Give the lines starting with the one that contains "Looking at this" and going on through the end of the records as a JSON list of strings, one string per line. Leave out blank lines and any pictures.

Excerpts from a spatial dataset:
────────────────
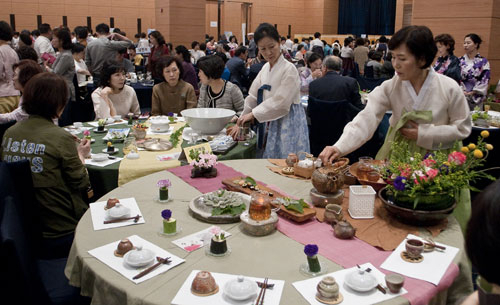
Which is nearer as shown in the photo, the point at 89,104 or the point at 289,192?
the point at 289,192

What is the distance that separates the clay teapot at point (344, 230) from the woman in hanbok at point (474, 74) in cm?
441

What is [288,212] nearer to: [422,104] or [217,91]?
[422,104]

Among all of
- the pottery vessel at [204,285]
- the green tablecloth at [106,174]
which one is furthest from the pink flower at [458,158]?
the green tablecloth at [106,174]

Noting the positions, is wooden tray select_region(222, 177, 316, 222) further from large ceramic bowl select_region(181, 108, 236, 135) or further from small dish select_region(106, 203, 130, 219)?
large ceramic bowl select_region(181, 108, 236, 135)

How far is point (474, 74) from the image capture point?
5512 mm

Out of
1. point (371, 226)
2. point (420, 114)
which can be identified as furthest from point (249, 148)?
point (371, 226)

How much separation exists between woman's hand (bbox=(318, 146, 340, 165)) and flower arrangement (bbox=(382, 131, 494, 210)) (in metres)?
0.47

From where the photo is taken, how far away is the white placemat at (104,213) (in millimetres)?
1851

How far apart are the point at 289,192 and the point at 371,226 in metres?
0.52

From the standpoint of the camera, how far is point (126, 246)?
5.24 ft

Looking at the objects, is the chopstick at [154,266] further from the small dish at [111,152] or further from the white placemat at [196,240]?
the small dish at [111,152]

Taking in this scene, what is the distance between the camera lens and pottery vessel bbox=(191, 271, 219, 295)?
53.6 inches

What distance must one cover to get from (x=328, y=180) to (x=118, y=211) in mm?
940

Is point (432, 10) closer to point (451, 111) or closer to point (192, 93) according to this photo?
point (192, 93)
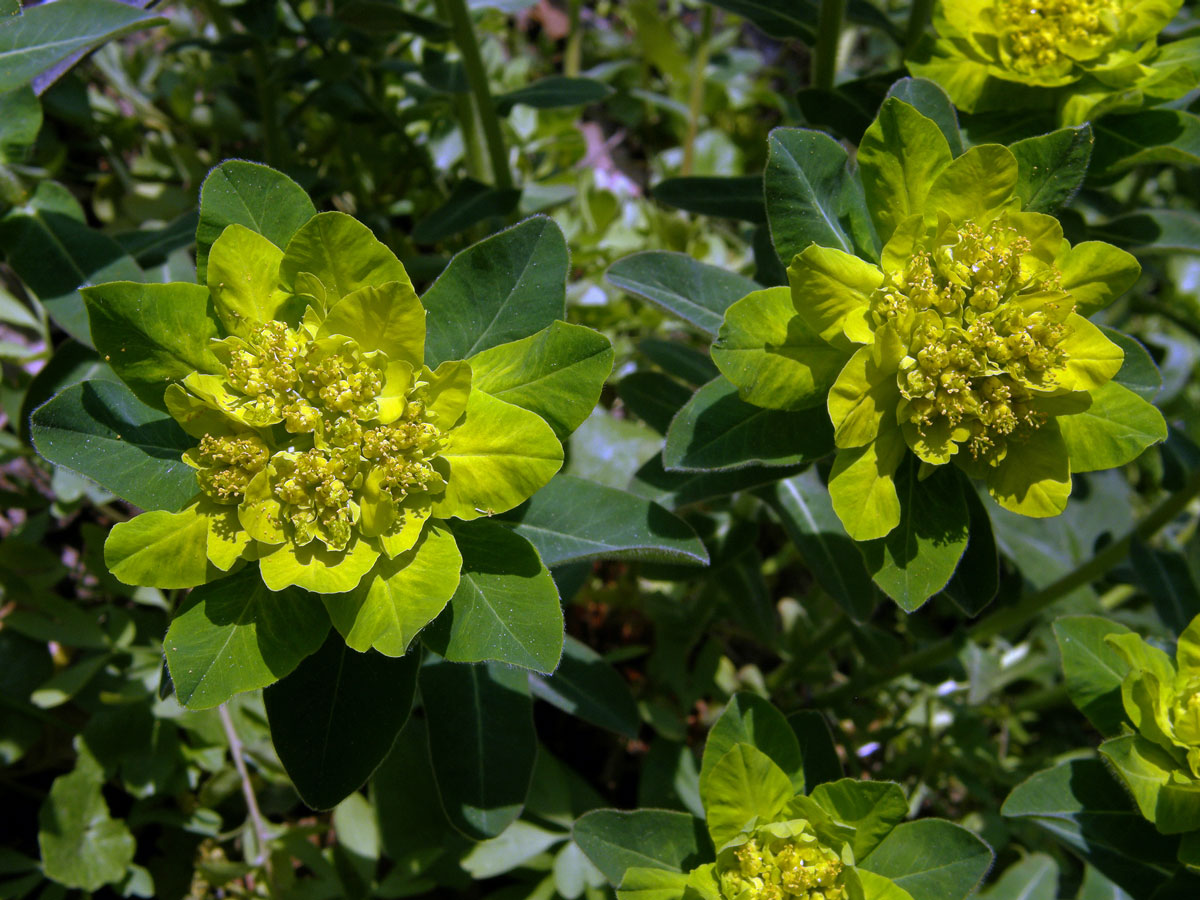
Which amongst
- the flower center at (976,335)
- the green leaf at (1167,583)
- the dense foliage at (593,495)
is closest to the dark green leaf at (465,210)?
the dense foliage at (593,495)

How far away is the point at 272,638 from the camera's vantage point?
1.48 metres

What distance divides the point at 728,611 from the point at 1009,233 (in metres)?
1.61

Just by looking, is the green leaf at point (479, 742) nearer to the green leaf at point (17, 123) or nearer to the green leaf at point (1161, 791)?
the green leaf at point (1161, 791)

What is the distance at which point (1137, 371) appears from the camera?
1.80 m

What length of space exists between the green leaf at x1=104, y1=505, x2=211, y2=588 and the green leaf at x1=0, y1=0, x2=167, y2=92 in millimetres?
857

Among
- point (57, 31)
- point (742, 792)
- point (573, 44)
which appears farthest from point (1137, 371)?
point (573, 44)

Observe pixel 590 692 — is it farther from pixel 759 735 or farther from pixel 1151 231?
pixel 1151 231

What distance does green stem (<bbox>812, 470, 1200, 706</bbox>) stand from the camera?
2.52 m

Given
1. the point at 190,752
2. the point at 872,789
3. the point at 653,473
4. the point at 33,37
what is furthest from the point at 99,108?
the point at 872,789

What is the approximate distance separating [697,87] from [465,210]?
1656 millimetres

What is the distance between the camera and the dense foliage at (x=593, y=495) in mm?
1491

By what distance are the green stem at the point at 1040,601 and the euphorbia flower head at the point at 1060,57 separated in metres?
1.12

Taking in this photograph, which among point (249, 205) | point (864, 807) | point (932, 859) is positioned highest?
point (249, 205)

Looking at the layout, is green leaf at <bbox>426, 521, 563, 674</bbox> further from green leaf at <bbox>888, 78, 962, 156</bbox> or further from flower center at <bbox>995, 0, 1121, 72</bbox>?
flower center at <bbox>995, 0, 1121, 72</bbox>
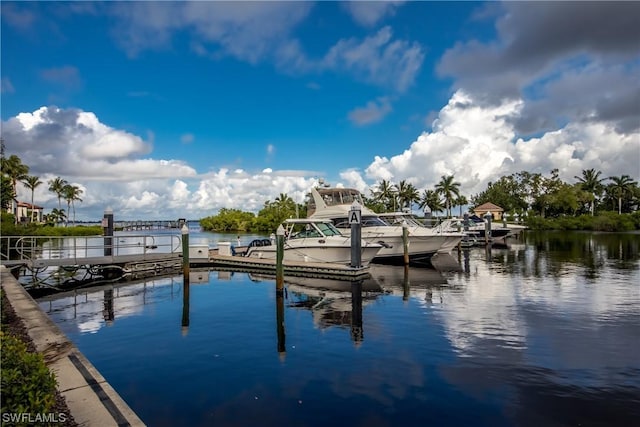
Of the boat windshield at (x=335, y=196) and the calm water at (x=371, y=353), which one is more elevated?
the boat windshield at (x=335, y=196)

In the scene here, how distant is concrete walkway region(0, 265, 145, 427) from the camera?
4.89 metres

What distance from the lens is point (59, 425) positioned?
4168mm

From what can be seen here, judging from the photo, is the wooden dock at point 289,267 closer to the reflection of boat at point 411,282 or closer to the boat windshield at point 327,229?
the reflection of boat at point 411,282

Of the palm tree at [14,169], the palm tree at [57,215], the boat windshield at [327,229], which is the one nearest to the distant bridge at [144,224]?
the palm tree at [57,215]

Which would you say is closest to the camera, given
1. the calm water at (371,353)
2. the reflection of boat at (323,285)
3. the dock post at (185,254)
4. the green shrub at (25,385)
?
the green shrub at (25,385)

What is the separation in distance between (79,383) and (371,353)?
17.4ft

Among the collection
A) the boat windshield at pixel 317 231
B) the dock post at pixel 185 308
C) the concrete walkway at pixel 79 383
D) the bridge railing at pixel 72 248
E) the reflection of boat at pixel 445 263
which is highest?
the boat windshield at pixel 317 231

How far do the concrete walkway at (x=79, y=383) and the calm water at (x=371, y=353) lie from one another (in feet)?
2.88

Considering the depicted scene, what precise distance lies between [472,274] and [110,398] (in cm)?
1820

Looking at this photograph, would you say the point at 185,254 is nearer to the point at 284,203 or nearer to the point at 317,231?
the point at 317,231

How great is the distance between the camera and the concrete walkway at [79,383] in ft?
16.1

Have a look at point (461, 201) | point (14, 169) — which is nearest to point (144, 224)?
point (14, 169)

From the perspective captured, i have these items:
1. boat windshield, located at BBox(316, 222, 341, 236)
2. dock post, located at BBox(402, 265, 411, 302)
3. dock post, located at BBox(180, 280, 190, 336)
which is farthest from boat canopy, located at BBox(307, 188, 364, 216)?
dock post, located at BBox(180, 280, 190, 336)

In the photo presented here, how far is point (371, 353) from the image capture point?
885cm
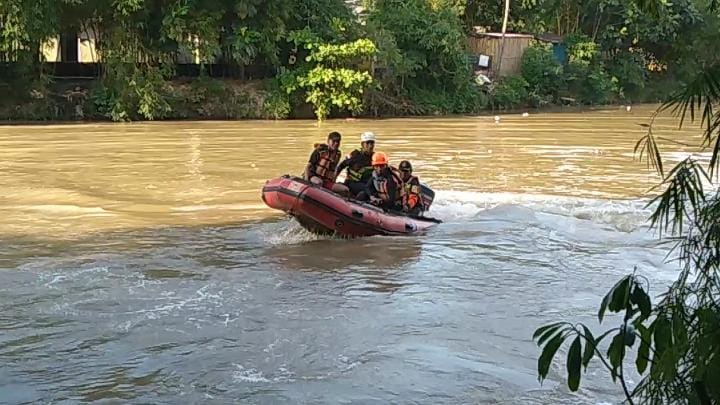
────────────────
Output for this exercise:
[
  "Looking at this photograph, would you say the point at 185,254 is nearer to the point at 284,203 or nearer to the point at 317,231?",
  "the point at 317,231",
  "How great is the distance between the camera and the concrete walkway at [79,383] in ft?",
  "16.1",
  "Have a look at point (461, 201) | point (14, 169) — which is nearest to point (144, 224)?",
  "point (14, 169)",
  "From the perspective captured, i have these items:",
  "1. boat windshield, located at BBox(316, 222, 341, 236)",
  "2. dock post, located at BBox(402, 265, 411, 302)",
  "3. dock post, located at BBox(180, 280, 190, 336)",
  "which is farthest from boat canopy, located at BBox(307, 188, 364, 216)?",
  "dock post, located at BBox(180, 280, 190, 336)",
  "In the photo presented here, how far is point (371, 353) from the image capture point?",
  "885cm"
]